TASKS TO CARRY OUT:
- 1) According to the passage on meningitis epidemics in Africa, in which months does the dry season fall when epidemics occur?
- 2) Please copy the stretch of the passage on meningitis epidemics in Africa from "The size of" through "high as 1/100.".
- 3) Carry on the passage on meningitis epidemics in Africa from its final sentence onward.

PASSAGE:

Epidemics in Africa

Periodic waves of meningitis epidemics occur across sub-Saharan Africa, wreaking havoc in the region

Studies indicate that epidemic meningitis has been present in Africa for about 100 years. The disease is most prevalent in the sub-Saharan meningitis belt, an area that stretches from Senegal and the Gambia in the West to Ethiopia in the East and has an at-risk population of about 430 million. Epidemics occur in the dry season (December to June), and an epidemic wave can last two to three years, dying out during the intervening rainy seasons.

The African meningitis belt, including parts of the following countries: Sengal, Gambia, Guinea-Bisseau, Guinea, Mauritania, Mali, Cote d'Ivoire, Burkina Faso, Benin, Nigeria, Niger, Central African Republic, Chad, Sudan, Uganda, Kenya, Eritrea, and Ethiopia.

The African meningitis belt. Source: Control of epidemic meningococcal disease, WHO practical guidelines, World Health Organization, 1998, 2nd edition, WHO/EMC/BAC/98.3

Size of epidemics

The size of these epidemics can be enormous and place an immediate and great burden on the health systems of meningitis belt countries. In major African epidemics, the attack rate ranges from 100 to 800 per 100,000 population, but individual communities have reported rates as high as 1/100. 

Over one million cases of meningitis have been reported in Africa since 1988. In 1996–1997, the largest epidemic wave ever recorded in history swept across Africa, causing over 250,000 cases and 25,000 deaths. The true disease burden is likely to be higher than statistics suggest because routine reporting systems break down during epidemics. In addition, many people die before reaching a health center and thus remain unrecorded in official statistics.

Epidemic cycles

Since the 1940s, epidemic cycles have been detected every 8 to 12 years, but two troubling phenomena have been observed since the early 1980s: the intervals between epidemics have become shorter and more irregular, and the meningitis belt seems to be extending further south, touching regions that had been spared until now, such as Angola, Burundi, the Democratic Republic of the Congo, Rwanda (Great Lakes region), and Zambia. At this point, it is not possible to tell with certainty if these changes are real or if they result from enhanced disease surveillance in the region.

(Data excerpts)

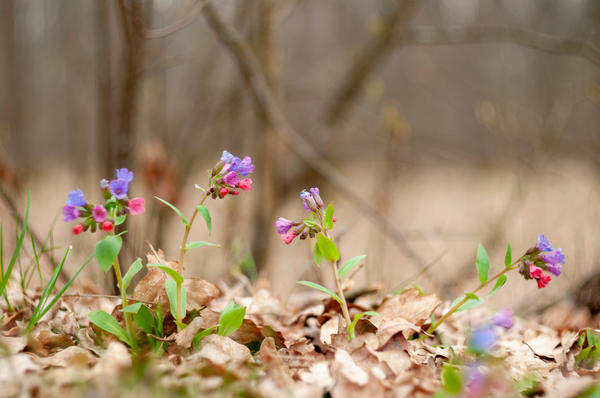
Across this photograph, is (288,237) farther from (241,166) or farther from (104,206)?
(104,206)

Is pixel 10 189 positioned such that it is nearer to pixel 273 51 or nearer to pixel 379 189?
pixel 273 51

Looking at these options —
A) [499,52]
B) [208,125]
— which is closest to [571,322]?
[208,125]

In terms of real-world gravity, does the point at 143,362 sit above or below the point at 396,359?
above

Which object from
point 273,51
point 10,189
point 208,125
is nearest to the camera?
point 10,189

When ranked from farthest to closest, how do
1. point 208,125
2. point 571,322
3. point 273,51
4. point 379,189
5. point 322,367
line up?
1. point 379,189
2. point 208,125
3. point 273,51
4. point 571,322
5. point 322,367

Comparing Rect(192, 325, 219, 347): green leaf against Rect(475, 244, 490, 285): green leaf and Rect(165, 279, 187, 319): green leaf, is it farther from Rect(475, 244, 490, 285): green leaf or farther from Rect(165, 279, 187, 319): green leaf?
Rect(475, 244, 490, 285): green leaf

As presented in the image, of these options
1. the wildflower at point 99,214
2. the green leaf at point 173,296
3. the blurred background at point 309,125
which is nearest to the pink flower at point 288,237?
the green leaf at point 173,296
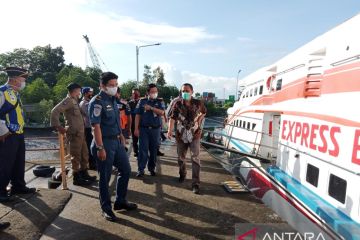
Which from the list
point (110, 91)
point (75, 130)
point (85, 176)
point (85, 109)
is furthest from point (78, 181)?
point (110, 91)

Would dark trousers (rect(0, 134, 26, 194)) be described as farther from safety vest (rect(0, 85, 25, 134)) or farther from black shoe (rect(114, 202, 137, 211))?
black shoe (rect(114, 202, 137, 211))

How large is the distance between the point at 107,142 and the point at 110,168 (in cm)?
38

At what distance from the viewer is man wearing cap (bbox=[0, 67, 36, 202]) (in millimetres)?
4766

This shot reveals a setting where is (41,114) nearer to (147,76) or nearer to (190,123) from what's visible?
(147,76)

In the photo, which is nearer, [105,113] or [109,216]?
[109,216]

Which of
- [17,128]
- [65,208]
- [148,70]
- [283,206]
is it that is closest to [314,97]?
[283,206]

EXERCISE ANSWERS:
- 1) December to June.

- 2)
The size of these epidemics can be enormous and place an immediate and great burden on the health systems of meningitis belt countries. In major African epidemics, the attack rate ranges from 100 to 800 per 100,000 population, but individual communities have reported rates as high as 1/100.

- 3)
Although the pattern of these epidemic cycles is not entirely understood, several risk factors have been associated with the development of epidemics in the meningitis belt. They include:

  • Medical conditions: immunological susceptibility of the population.
  • Demographic conditions: travel and large population displacements due to pilgrimages and traditional markets at regional level.
  • Socioeconomic conditions: overcrowding and poor living conditions.
  • Climatic conditions: drought and dust storms.
  • Concurrent infections: acute respiratory infections.

Bacteria groups associated with epidemics

Group A meningococci have been the main cause of meningitis epidemics in Africa and account for about 80 to 85 percent of all cases. In 2002 there was an exceptional major outbreak of group W135 meningococcal meningitis in Burkina Faso. Since then, enhanced surveillance activities show a dramatic fall in cases of W135 disease, isolated clusters of group X and group C cases, and a major return of epidemic disease due to group A throughout the belt.

The most recent large-scale meningitis epidemic in the African meningitis belt occurred in 2009, when more than 80,000 cases were reported. The number of meningitis cases reported during the 2009 epidemic season was the largest since 1996, and laboratory testing showed that most cases were due to group A meningococci.

Detailed meningitis surveillance reports are compiled on a regular basis.